Therapeutic Injections May Aid Angina Sufferers

Stem cell treatment provides symptom relief for angina patients

(RxWiki News) About 850,000 Americans suffer from refractory angina, a difficult-to-treat heart condition that causes chronic, severe chest pain and exercise intolerance. Now, patients may benefit from a new treatment involving injected stem cells.

Injecting a patient's own stem cells directly into the heart muscle could reduce symptoms of refractory angina by decreasing chest pain and improving the capacity to exercise.

"Angina sufferers may find relief in new stem cell treatments."

Patients receiving the new stem cell treatment reported significantly fewer episodes of chest pain and an increased physical activity capability. The research was recently published in Circulation Research, the journal of the American Heart Association.

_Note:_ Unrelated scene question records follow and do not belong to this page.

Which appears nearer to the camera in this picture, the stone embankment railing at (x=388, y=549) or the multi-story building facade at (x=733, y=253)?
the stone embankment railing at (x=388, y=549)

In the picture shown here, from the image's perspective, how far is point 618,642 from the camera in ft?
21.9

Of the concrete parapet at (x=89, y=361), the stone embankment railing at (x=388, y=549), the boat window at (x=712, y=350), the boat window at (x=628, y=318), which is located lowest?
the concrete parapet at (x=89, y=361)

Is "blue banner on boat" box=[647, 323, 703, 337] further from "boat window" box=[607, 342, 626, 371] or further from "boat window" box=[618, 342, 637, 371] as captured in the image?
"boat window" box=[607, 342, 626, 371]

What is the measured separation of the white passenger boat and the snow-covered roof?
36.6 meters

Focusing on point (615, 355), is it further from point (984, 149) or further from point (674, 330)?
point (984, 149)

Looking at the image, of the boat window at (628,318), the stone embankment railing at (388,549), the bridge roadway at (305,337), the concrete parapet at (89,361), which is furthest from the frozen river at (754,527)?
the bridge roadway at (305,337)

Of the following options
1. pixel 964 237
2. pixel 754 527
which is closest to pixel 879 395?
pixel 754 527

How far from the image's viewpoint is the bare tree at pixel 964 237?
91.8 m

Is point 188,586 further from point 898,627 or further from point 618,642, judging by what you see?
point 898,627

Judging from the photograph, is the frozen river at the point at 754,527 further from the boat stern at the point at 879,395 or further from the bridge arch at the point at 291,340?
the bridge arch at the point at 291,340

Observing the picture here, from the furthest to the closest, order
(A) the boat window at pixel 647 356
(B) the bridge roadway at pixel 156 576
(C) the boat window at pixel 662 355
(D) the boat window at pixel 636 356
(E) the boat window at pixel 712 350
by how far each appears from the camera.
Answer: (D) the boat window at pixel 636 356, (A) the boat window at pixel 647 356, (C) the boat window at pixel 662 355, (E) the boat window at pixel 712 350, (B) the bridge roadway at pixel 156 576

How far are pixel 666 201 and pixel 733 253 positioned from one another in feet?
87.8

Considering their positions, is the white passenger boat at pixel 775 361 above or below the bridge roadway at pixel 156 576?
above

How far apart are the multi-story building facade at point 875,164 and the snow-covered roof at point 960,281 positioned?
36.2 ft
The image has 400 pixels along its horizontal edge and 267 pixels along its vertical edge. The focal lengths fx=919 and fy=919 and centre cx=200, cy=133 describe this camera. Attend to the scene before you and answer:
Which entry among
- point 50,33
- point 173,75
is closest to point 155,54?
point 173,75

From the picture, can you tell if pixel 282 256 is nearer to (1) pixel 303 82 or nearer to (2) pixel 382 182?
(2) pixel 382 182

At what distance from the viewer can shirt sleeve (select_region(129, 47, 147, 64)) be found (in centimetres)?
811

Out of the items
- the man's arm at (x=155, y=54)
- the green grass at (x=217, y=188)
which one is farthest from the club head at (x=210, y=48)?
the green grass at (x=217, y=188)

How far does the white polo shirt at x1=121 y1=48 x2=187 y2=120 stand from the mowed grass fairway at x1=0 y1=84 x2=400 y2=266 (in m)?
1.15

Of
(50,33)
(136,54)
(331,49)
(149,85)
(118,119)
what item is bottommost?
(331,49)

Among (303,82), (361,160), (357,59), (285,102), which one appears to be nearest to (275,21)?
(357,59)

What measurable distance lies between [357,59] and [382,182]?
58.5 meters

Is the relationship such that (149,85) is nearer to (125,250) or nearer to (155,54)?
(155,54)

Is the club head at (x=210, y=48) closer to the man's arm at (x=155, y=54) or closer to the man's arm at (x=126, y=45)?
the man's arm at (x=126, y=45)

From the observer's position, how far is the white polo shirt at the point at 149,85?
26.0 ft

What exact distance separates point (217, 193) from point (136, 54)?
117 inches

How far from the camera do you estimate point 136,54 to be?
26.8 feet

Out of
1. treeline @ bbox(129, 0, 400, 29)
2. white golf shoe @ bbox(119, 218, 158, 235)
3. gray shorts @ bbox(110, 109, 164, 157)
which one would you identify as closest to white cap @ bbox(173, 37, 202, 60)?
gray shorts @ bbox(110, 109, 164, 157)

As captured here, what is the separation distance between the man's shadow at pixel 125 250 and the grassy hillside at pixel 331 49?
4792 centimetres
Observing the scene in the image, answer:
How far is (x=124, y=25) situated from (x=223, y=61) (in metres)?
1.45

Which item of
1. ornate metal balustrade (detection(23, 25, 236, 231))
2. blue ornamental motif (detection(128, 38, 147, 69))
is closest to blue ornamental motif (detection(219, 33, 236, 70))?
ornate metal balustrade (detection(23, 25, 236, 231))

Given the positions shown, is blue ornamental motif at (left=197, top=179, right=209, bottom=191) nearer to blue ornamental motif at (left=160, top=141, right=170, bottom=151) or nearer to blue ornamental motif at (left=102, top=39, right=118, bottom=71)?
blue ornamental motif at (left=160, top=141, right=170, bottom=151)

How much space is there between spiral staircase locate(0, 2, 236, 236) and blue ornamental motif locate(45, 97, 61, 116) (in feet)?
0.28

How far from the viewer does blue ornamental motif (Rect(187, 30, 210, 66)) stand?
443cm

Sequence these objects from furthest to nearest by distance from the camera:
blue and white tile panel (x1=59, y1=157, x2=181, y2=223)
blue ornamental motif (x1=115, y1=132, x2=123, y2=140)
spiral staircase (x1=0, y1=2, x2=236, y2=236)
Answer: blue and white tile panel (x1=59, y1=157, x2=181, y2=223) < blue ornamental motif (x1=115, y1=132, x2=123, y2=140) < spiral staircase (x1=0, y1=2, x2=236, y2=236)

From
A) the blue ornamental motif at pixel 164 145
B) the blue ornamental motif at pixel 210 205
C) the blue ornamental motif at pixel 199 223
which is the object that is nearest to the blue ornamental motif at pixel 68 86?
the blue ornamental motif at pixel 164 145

The treatment, the first to show significant improvements in chest pain and exercise intolerance, which are the two primary debilitating features of refractory angina, could offer hope to sufferers who get no reduction in chest pain following drug therapy, angioplasty or surgery.

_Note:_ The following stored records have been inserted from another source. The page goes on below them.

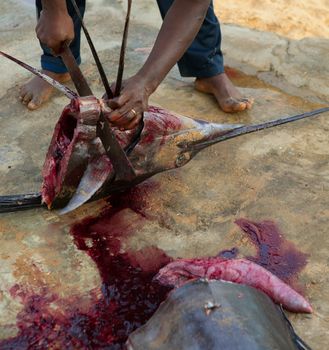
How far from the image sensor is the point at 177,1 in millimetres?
3092

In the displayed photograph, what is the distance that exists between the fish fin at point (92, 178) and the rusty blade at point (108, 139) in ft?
0.22

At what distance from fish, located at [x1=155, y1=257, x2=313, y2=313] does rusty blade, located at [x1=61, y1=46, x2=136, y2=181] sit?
0.53 meters

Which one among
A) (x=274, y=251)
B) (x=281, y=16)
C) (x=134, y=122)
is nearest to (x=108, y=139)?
(x=134, y=122)

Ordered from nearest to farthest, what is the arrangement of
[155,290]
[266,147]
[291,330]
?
[291,330]
[155,290]
[266,147]

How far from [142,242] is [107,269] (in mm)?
259

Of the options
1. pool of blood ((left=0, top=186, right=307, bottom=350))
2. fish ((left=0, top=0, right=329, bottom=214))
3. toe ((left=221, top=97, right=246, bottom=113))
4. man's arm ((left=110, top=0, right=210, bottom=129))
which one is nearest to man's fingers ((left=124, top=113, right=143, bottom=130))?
man's arm ((left=110, top=0, right=210, bottom=129))

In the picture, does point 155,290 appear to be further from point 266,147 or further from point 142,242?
point 266,147

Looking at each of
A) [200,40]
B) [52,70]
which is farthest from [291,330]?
[52,70]

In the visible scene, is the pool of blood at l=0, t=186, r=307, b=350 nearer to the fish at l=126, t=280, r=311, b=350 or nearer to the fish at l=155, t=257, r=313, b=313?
the fish at l=155, t=257, r=313, b=313

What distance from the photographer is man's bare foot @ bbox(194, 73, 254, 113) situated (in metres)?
4.18

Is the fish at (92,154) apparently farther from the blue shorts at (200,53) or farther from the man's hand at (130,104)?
the blue shorts at (200,53)

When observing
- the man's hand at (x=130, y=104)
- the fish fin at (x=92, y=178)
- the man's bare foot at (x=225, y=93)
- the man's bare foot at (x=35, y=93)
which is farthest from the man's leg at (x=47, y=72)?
the man's hand at (x=130, y=104)

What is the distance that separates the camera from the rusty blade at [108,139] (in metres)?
2.82

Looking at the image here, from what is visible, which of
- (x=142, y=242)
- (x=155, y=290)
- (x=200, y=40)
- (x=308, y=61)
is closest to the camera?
(x=155, y=290)
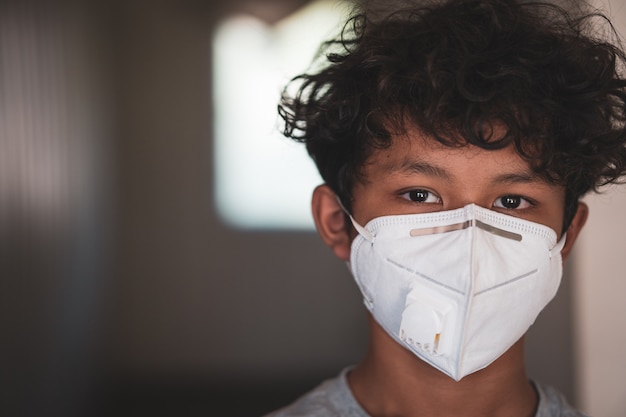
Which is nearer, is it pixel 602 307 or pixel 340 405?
pixel 340 405

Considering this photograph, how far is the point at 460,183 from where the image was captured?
126cm

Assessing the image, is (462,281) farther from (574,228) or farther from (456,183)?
(574,228)

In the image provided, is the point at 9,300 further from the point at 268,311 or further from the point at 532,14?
the point at 532,14

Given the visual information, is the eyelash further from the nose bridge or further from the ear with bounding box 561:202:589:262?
the ear with bounding box 561:202:589:262

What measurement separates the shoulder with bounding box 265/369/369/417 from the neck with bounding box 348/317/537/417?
0.03 meters

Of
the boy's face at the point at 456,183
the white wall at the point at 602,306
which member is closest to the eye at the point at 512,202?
the boy's face at the point at 456,183

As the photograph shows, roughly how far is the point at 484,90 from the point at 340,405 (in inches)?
25.0

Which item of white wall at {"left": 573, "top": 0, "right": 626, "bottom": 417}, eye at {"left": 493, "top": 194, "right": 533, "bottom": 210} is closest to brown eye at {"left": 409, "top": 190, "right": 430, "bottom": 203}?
eye at {"left": 493, "top": 194, "right": 533, "bottom": 210}

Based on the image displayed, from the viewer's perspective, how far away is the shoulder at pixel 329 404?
1.41 metres

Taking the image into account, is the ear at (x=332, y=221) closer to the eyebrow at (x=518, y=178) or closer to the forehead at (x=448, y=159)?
the forehead at (x=448, y=159)

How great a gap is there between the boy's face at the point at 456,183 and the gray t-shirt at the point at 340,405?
33cm

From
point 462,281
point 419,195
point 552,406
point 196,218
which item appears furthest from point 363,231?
point 196,218

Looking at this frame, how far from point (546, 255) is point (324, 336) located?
141 cm

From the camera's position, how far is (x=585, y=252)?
2.18m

Dr. Douglas W. Losordo, lead researcher and director of the Feinberg Cardiovascular Research Institute at Northwestern University in Chicago, said other treatments studied have shown improvement in either chest pain or exercise capability, but not both at the same time.

To study the treatment, researchers assigned 167 patients at 26 U.S. medical centers to one of three groups that received either a low-dose cell concentration, a high-dose or a placebo. The injections contained the patient's own CD34+ stem cells, which circulate through the blood and are important in forming new blood vessels.

Patients received a drug to increase production of the cells so there were enough for the therapy, which was then injected into the heart through a catheter.

After six months, low-dose patients had 6.8 angina attacks per week versus 10.9 per week for those receiving placebo. High-dose patients had fewer episodes than the placebo group, but the difference was not statistically significant. At 12 months, the low-dose group had 6.3 episodes per week compared to 11 episodes per week for the placebo group.

Additional trials are necessary to confirm the findings and to investigate an enzyme change that is normally viewed as a heart attack signal, but caused no pain or heart test changes in most patients.